**EXERCISE PROMPT:**
Collect every line from the listing below that contains the word "tire". Copy each of those lines in full.

┄┄┄┄┄┄

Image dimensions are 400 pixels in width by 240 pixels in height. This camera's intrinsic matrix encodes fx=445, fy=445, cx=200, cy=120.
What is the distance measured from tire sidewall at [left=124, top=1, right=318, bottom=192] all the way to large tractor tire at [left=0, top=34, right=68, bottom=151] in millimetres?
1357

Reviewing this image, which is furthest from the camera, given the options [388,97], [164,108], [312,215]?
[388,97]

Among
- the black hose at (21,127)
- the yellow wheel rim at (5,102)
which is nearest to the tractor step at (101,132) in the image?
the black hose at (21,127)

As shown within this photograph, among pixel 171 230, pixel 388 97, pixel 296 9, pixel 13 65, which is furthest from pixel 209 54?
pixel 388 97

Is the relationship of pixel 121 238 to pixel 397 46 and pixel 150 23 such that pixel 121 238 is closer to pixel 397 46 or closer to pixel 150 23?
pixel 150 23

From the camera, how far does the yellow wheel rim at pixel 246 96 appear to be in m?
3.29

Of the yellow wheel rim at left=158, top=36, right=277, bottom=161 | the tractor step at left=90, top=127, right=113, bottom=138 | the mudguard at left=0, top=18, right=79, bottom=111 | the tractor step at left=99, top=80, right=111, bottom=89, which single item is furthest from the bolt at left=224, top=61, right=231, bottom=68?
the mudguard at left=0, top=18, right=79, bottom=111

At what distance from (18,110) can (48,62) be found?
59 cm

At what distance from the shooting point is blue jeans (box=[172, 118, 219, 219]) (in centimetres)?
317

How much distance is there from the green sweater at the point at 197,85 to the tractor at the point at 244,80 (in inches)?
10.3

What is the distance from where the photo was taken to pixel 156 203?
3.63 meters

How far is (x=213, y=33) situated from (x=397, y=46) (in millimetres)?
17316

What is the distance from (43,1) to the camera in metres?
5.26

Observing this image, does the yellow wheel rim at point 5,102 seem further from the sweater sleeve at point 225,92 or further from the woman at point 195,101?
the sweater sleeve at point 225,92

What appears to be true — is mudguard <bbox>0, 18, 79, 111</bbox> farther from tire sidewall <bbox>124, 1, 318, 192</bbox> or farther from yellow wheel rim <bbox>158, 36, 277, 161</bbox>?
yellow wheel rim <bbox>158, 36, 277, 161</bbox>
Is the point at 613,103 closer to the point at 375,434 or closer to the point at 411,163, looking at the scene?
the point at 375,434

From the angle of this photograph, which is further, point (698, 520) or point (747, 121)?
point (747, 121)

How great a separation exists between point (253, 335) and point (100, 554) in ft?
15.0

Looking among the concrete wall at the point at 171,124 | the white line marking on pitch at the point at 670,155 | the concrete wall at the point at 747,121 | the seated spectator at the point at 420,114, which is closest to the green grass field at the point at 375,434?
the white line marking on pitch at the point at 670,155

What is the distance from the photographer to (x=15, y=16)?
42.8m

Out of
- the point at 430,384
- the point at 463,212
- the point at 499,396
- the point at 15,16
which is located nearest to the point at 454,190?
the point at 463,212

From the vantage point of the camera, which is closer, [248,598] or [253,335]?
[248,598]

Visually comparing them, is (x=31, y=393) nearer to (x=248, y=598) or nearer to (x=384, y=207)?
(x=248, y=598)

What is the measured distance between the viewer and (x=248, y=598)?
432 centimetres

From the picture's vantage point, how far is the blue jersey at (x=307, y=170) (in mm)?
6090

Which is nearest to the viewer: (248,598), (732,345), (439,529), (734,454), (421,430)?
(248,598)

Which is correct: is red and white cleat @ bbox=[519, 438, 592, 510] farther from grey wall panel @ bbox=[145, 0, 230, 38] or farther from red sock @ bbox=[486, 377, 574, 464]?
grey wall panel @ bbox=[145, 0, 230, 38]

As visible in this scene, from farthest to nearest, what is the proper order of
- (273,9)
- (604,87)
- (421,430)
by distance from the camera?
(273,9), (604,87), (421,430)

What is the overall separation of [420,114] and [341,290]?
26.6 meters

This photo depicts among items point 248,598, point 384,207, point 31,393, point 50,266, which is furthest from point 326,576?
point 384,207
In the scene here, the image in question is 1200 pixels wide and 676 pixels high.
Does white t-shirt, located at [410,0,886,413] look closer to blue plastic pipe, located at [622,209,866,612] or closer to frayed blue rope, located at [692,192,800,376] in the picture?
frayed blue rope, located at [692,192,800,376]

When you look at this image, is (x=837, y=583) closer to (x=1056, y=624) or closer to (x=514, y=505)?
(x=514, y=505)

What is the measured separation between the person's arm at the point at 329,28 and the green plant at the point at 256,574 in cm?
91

┄┄┄┄┄┄

**EXPECTED OUTPUT:**
What is the distance measured from tire sidewall at [left=124, top=1, right=318, bottom=192] all the way to large tractor tire at [left=0, top=34, right=68, bottom=151] in millimetres?
What appears to be true — is mudguard <bbox>0, 18, 79, 111</bbox> farther from tire sidewall <bbox>124, 1, 318, 192</bbox> or farther from yellow wheel rim <bbox>158, 36, 277, 161</bbox>?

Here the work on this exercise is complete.